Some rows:
* * * * * * * * *

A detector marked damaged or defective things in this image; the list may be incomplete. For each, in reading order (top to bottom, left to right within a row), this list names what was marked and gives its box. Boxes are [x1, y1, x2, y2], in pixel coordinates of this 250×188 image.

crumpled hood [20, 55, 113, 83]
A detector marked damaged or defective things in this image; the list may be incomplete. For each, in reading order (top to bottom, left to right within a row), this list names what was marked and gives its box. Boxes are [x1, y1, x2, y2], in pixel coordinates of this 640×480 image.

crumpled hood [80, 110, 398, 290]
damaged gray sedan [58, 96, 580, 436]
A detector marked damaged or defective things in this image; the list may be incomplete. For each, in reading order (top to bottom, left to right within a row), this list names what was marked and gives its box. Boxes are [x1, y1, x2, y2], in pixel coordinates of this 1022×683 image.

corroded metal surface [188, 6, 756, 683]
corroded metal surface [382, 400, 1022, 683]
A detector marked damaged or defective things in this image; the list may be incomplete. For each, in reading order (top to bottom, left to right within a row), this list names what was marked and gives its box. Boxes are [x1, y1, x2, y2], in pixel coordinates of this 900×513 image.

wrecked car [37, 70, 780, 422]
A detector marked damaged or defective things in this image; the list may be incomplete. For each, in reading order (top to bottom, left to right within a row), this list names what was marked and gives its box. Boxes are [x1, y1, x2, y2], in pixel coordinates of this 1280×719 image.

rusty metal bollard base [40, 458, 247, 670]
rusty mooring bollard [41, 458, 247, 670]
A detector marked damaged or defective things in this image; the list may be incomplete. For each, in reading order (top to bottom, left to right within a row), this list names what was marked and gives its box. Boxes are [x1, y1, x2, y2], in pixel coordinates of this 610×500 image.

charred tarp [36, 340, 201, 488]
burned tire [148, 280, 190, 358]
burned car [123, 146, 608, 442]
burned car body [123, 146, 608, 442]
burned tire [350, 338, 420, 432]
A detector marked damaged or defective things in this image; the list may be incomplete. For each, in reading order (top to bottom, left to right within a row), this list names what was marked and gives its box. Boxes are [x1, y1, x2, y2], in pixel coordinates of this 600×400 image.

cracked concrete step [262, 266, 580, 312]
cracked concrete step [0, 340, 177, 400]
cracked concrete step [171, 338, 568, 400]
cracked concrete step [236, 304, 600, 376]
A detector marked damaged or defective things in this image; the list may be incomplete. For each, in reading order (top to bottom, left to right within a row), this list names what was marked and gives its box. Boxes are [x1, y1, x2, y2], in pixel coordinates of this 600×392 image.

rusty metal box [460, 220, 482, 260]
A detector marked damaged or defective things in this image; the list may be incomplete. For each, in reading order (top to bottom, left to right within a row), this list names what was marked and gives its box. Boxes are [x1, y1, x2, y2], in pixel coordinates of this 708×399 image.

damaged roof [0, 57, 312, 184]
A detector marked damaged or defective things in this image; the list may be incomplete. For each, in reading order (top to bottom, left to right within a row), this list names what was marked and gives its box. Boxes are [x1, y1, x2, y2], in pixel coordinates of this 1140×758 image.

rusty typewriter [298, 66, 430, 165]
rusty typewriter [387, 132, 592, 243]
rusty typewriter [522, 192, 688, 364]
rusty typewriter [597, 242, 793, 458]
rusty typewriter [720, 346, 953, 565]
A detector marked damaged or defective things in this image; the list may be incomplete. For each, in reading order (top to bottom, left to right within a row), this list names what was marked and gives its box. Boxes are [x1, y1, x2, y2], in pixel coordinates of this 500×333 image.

* * * * * * * * *

▶ [Goal]:
Please turn the lines of every row above into a single numbered list, leaving out the blank lines.

▶ [Task answer]:
1. A detector marked damaged or defective things in this image; the list may be incomplete. For each, in reading order (top to bottom, left to right within a row), this list names what was marked and gives its box. Boxes are [x1, y1, x2, y2], in pixel coordinates of this 250×188 image.
2. crumpled hood [20, 55, 113, 83]
3. A detector marked damaged or defective things in this image; the list may be incomplete. For each, in reading order (top to bottom, left to right within a row), this list names what was marked and gives its box. Boxes are [x1, y1, x2, y2], in pixel coordinates of this 640×480 image.
4. crumpled hood [80, 110, 398, 290]
5. damaged gray sedan [58, 96, 580, 436]
6. A detector marked damaged or defective things in this image; the list may be incomplete. For each, in reading order (top to bottom, left to right within a row), this list names what was marked and gives its box. Boxes are [x1, y1, x2, y2], in pixel coordinates of this 1022×683 image.
7. corroded metal surface [188, 6, 756, 683]
8. corroded metal surface [382, 400, 1022, 683]
9. A detector marked damaged or defective things in this image; the list may be incomplete. For each, in reading order (top to bottom, left to right within a row), this list names what was marked and gives its box. Boxes are [x1, y1, x2, y2], in pixel coordinates of this 900×513 image.
10. wrecked car [37, 70, 780, 422]
11. A detector marked damaged or defective things in this image; the list may be incomplete. For each, in reading order (top to bottom, left to right within a row), this list names what was marked and gives its box. Boxes are [x1, y1, x2, y2], in pixel coordinates of this 1280×719 image.
12. rusty metal bollard base [40, 458, 247, 670]
13. rusty mooring bollard [41, 458, 247, 670]
14. A detector marked damaged or defective things in this image; the list may be incomplete. For each, in reading order (top to bottom, left to right within a row), this list names what was marked and gives its box. Boxes are [x1, y1, x2, y2], in pixel coordinates of this 610×500 image.
15. charred tarp [36, 340, 201, 488]
16. burned tire [148, 280, 190, 358]
17. burned car [123, 146, 608, 442]
18. burned car body [123, 146, 608, 442]
19. burned tire [350, 338, 420, 432]
20. A detector marked damaged or defective things in this image; the list may be incomplete. For each, in reading order (top to bottom, left to right within a row), this list names what was marked and gives its box. Boxes are [x1, y1, x2, y2], in pixel coordinates of this 600×400 image.
21. cracked concrete step [262, 266, 580, 312]
22. cracked concrete step [0, 340, 177, 400]
23. cracked concrete step [171, 338, 568, 400]
24. cracked concrete step [236, 304, 600, 376]
25. A detector marked damaged or defective things in this image; the list may be incomplete. For each, in reading order (top to bottom, left to right within a row), this list names what was marked and gives its box. Boxes are [x1, y1, x2, y2], in pixel coordinates of this 600×392 image.
26. rusty metal box [460, 220, 482, 260]
27. A detector marked damaged or defective things in this image; the list may be incomplete. For each, in reading order (top to bottom, left to right within a row), this list names what was marked and gives its box. Boxes are [x1, y1, x2, y2], in pixel coordinates of this 708×399 image.
28. damaged roof [0, 57, 312, 184]
29. A detector marked damaged or defective things in this image; the list may be incomplete. For each, in reading order (top to bottom, left to right within a row), this list names what was marked and gives its box. Boxes are [x1, y1, x2, y2], in pixel coordinates of this 1140×758 image.
30. rusty typewriter [298, 66, 430, 165]
31. rusty typewriter [387, 132, 592, 243]
32. rusty typewriter [522, 192, 688, 364]
33. rusty typewriter [597, 242, 793, 458]
34. rusty typewriter [720, 346, 953, 565]
35. A detector marked damaged or defective things in this image; the list may be incomplete. For each, in reading order (top to bottom, left to right within a row), this list names what was marked and gives its box. Boxes are [x1, y1, x2, y2], in pixel coordinates of this 500×333 image.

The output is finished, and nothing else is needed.